■ **Task 1**:
Answer these questions about the passage on urban heat extremes:
(a) Which urban model is the emulator framework in the study based on?
(b) According to the passage, why was only that one urban model used?
(c) What do single-model urban projections or dynamic downscaling from a small number of climate models underestimate?

■ **Excerpt provided**:
[BEGIN]

Urban climate extremes often have very consequential socioeconomic implications, especially in future warmer climates. Plausible record-breaking heat extremes may not be predictable by extrapolating the sparse historical extremes in currently short urban historical records. Robust assessments of the risks associated with the UHWs under climate change have been limited by the near-universal absence of urban representation in the state-of-the-art ESMs. This limitation is overcome in our machine learning-enabled multi-model projections anchored in process-based simulations. We demonstrate a substantial contribution of the model structural uncertainty in projecting the local-scale urban climate extremes. Continuing model development including choosing better-constrained climate model parameters and representing more comprehensive dynamic processes in greater detail could potentially reduce this part of uncertainty. We note here that the emulator framework in this study is based on a single urban model – CLMU – simply because of the lack of other ESMs in CMIP5 that have an urban representation. It is important to include urban parameterizations in future development of various ESMs to more robustly assess the modeling uncertainty, especially those associated with the choices of urban land model parameters and design. We stress the critical need for both multi-model and urban-specific information (which traditional CMIP projections misrepresent) for projecting local urban climate extremes. Our findings indicate that the single-model (e.g., CESM) urban projections or dynamic downscaling from a small number of climate models substantially undersample the full uncertainty and thus underestimate the likelihood of urban heat extremes. The results suggest that policymakers and stakeholders will have to plan for larger uncertainties (risks) than what a single model usually predicts. It would be risky to just act on single-modeled signals; instead, local urban actions and adaptation decisions should plan for a wide range of possibilities which could be derived from the multi-model urban projections. For cities where major exposures (population and infrastructure) are expected to occur, our emulated urban results provide essential probabilistic information for estimating the likelihood of future extremes for decision-making in the context of risk management and preparedness and adaptation to climate-driven hazards.

[END]

■ **Excerpt from a dataset**:
[BEGIN]

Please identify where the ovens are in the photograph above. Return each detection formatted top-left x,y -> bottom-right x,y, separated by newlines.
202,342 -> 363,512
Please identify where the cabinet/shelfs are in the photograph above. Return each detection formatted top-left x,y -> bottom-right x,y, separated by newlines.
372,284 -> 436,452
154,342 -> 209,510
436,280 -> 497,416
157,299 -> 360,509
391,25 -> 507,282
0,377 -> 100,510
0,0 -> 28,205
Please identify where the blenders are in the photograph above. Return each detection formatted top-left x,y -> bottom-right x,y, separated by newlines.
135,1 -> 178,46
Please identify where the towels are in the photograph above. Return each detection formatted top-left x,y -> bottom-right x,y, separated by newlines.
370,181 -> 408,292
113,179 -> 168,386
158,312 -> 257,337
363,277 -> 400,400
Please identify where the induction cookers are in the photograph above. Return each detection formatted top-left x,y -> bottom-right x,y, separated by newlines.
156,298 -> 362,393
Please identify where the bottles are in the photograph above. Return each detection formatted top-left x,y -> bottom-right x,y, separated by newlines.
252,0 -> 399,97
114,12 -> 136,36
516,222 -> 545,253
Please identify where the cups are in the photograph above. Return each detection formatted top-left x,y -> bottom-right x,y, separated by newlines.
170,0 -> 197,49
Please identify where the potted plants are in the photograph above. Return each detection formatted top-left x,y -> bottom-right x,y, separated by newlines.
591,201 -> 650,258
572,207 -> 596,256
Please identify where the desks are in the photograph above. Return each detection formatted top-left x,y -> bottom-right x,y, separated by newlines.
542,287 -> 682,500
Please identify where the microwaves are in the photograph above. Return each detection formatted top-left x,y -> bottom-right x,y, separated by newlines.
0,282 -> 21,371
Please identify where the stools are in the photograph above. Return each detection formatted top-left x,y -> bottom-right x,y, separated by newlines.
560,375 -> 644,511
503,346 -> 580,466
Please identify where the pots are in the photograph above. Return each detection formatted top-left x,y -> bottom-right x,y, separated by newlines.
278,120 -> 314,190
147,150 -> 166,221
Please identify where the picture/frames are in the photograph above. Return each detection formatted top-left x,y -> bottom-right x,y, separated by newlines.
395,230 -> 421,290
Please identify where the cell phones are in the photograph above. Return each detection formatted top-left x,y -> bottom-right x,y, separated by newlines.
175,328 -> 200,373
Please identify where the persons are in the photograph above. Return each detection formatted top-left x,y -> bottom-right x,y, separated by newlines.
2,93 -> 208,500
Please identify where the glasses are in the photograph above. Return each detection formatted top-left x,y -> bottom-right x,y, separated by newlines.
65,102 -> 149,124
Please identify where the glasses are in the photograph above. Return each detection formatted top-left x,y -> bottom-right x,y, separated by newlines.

[END]

■ **Task 2**: Can you repeat the entries verbatim, starting at the very first one and ending at the line that contains "572,207 -> 596,256"?

■ **Written reply 1**:
(a) CLMU.
(b) Because no other ESMs in CMIP5 have an urban representation.
(c) The likelihood of urban heat extremes.

■ **Written reply 2**:
Please identify where the ovens are in the photograph above. Return each detection formatted top-left x,y -> bottom-right x,y, separated by newlines.
202,342 -> 363,512
Please identify where the cabinet/shelfs are in the photograph above. Return each detection formatted top-left x,y -> bottom-right x,y, separated by newlines.
372,284 -> 436,452
154,342 -> 209,510
436,280 -> 497,416
157,299 -> 360,509
391,25 -> 507,282
0,377 -> 100,510
0,0 -> 28,205
Please identify where the blenders are in the photograph above. Return each detection formatted top-left x,y -> bottom-right x,y, separated by newlines.
135,1 -> 178,46
Please identify where the towels are in the photograph above. Return each detection formatted top-left x,y -> bottom-right x,y, separated by newlines.
370,181 -> 408,292
113,179 -> 168,386
158,312 -> 257,337
363,277 -> 400,400
Please identify where the induction cookers are in the photograph above. Return each detection formatted top-left x,y -> bottom-right x,y, separated by newlines.
156,298 -> 362,393
Please identify where the bottles are in the photograph above. Return each detection formatted top-left x,y -> bottom-right x,y, separated by newlines.
252,0 -> 399,97
114,12 -> 136,36
516,222 -> 545,253
Please identify where the cups are in the photograph above. Return each detection formatted top-left x,y -> bottom-right x,y, separated by newlines.
170,0 -> 197,49
Please identify where the potted plants are in the photograph above. Return each detection formatted top-left x,y -> bottom-right x,y, separated by newlines.
591,201 -> 650,258
572,207 -> 596,256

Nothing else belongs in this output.